Directions: Rewrite the thread starting with "This is coming" and going on through "problem we discovered?", switching "Jakarta" to "Apache".

Source text:
********

Re: problems http-client

Posted by Andrzej Bialecki <ab...@getopt.org>.
Stefan Groschupf wrote:

> Anyway today we note that when fetching with http-client the sum of  
> errors and fetched pages is  much less than the size defined when  
> generating the segment.
> Changing to protocol-http solves the problem.
> Has anyone also note this behavior?


I haven't, but this plugin is known to have some issues... Could you add 
some log messages here and there to confirm this, like counting the 
number of invocations of getProtocolOutput in protocol-httpclient vs. 
the number of calls to FetcherThread.output(). This could be a bug 
somewhere in the redirect handling code.

-- 
Best regards,
Andrzej Bialecki     <><
 ___. ___ ___ ___ _ _   __________________________________
[__ || __|__/|__||\/|  Information Retrieval, Semantic Web
___|||__||  \|  ||  |  Embedded Unix, System Integration
http://www.sigram.com  Contact: info at sigram dot com



Re: problems http-client

Posted by Ken Krugler <kk...@transpac.com>.
>I have started to see this problem recently. topN=200000 per crawl, but
>fetched pages = 150000 - 170000, while error pages = 2000 - 5000.  >25000
>pages are missing.  this is reproducible with nutch0.7.1, both protocol-http
>and protocol-httpclient are included.

Depending on how you have Nutch configured, redirects can result in 
pages getting skipped, if the redirect count exceeds the 
(configurable) limit.

I don't know whether the "not found" HTTP status results in skipped 
(not reported as an error) case.

>I also see lots of "Response content length is not known" in the log.  but,
>can't find where it comes from.  Which class logs this message?

This is coming from the Jakarta commons httpclient code:

/src/java/org/apache/commons/httpclient/HttpMethodBase.java

-- Ken

>On 12/19/05, Stefan Groschupf <sg...@media-style.com> wrote:
>>
>>  Hi there,
>>
>>  is there someone out there that can confirm a problem we discovered?
>>
>>  We was wondering why not all pages of a  generated segments was
>>  fetched. The most strange thing was that the  sum of errors and
>>  sucesspages was never the same as we defined in topN when generating
>>  a sgemtent .
>>  First we discovered a problem with the segment size, but I can not
>>  reproduce the problem anymore with the latest trunk code. :-/
>>  Very strange since I don't think something changed something but I
>>  was able to reproduce that the size of the segment is around than 50%
>>  of the defined size (topN) on 2 different map reduce installations.
>>
>>  Anyway today we note that when fetching with http-client the sum of
>>  errors and fetched pages is  much less than the size defined when
>>  generating the segment.
>>  Changing to protocol-http solves the problem.
>>  Has anyone also note this behavior?
>>
>>  Thanks for comments.
>>  Stefan
>>
>>
>>
>>
>>
>>


-- 
Ken Krugler
Krugle, Inc.
+1 530-470-9200

Re: problems http-client

Posted by AJ Chen <ca...@gmail.com>.
I have started to see this problem recently. topN=200000 per crawl, but
fetched pages = 150000 - 170000, while error pages = 2000 - 5000.  >25000
pages are missing.  this is reproducible with nutch0.7.1, both protocol-http
and protocol-httpclient are included.

I also see lots of "Response content length is not known" in the log.  but,
can't find where it comes from.  Which class logs this message?

********

Dataset:
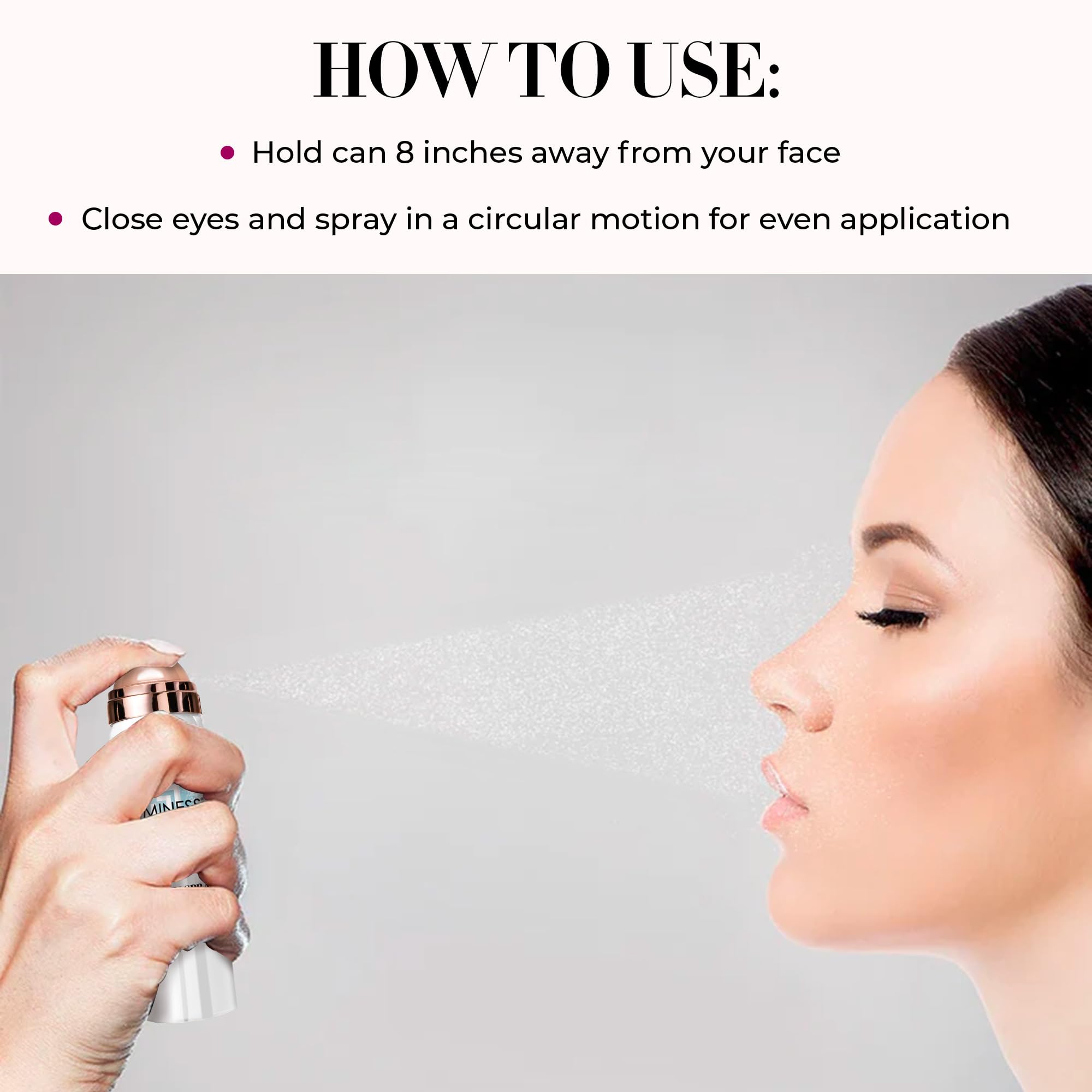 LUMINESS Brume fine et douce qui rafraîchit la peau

********

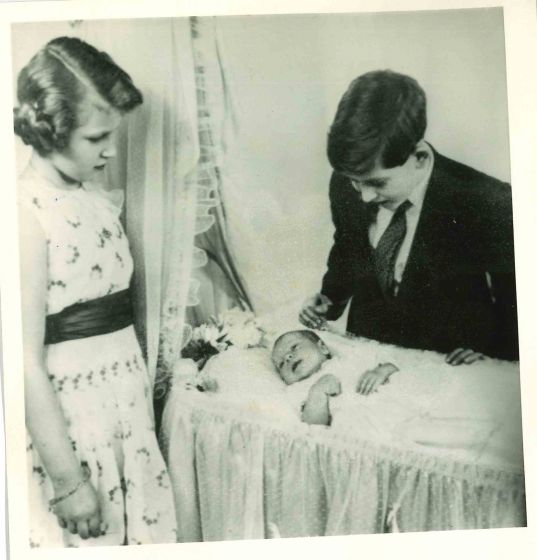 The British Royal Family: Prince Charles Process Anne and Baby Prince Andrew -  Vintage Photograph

********

Written answer:
This is coming from the Apache commons httpclient code:

/src/java/org/apache/commons/httpclient/HttpMethodBase.java

-- Ken

>On 12/19/05, Stefan Groschupf <sg...@media-style.com> wrote:
>>
>>  Hi there,
>>
>>  is there someone out there that can confirm a problem we discovered?